Blacks, widely reported to have voted 70 percent in favor in rescinding marriage rights for gay and lesbian families, were shown in the poll ... to be markedly less supportive of the amendment than originally believed.

At the same time, a higher percentage of Latinos turned out to be in favor of restricting marriage rights: 61 percent, according to the new poll, which surveyed 2,003 California residents.

The overall numbers, as determined by the poll, show that 48 percent of Californians remain opposed to marriage equality for gays and lesbians, with 47 percent in favor of restoring marriage equality.

The most important single demographic difference between supporters of the amendment and advocates of marriage parity, however, is one of education and income, according to Mark Baldassare, the president of the Public Policy Institute of California.

The article cited Baldassare as saying that 57 percent of voters with a college degree opposed the amendment, while 69 percent of voters whose education had stopped after gradating high school cast their vote in favor of rescinding marriage equality.

Said Baldassare, "Both among whites and non-whites, among college graduates and among upper-income voters, Prop. 8 lost."

Continued Baldassare, "Among both whites and non-whites, among non-college graduates and lower-income voters, Prop. 8 won.

"It seems to me that some of what we attributed to race and ethnic differences really had to do with a socioeconomic divide in regard to same-sex marriage."

In July, a Field Poll showed that Prop 8 was losing 51 percent to 42 percent, but that was before the Yes on 8 campaign began barraging voters with misleading ads.

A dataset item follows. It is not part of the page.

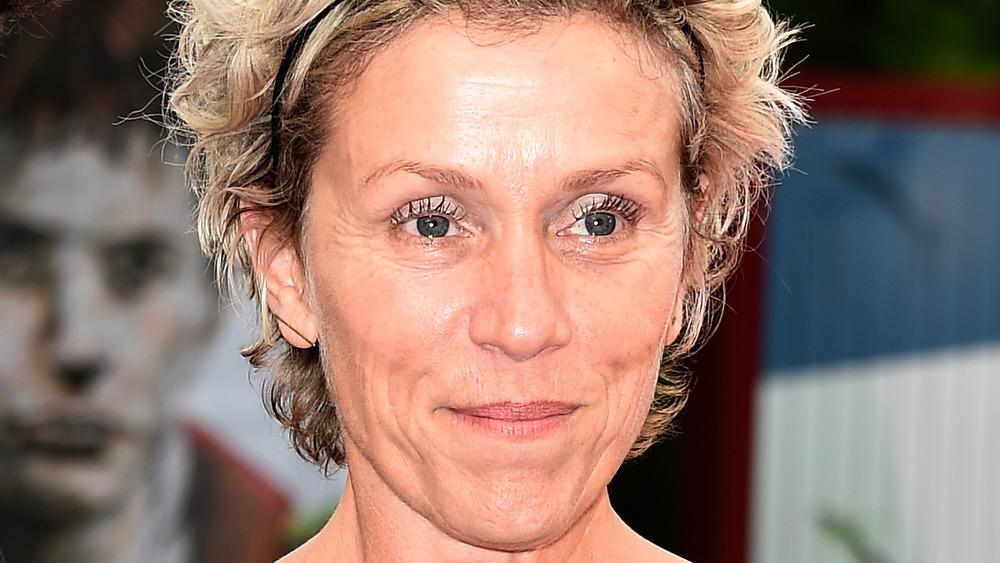 Frances McDormand smiling on the red carpet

One ad claimed that if the amendment failed, churches that refused to perform gay marriages would lose their tax exempt status. Another claimed that school children would be recruited in to homosexuality by being forced to learn about gay marriage.

Never mind that the rights of churches are broadly protected by the U.S. Constitution or that is silly to think that a gay couple would want to have their wedding at church filled with homophobes. And when the state superintendent of schools appeared in an ad stating that the claim that gay marriage would be taught in schools was false, Yes on 8 responded with an ad calling him a "liberal politician.

Based on the PPI poll, it appears that the operatives behind Prop 8 made a cynical calculation that they could fool half the people this time. Sadly, but not surprisingly, they were right.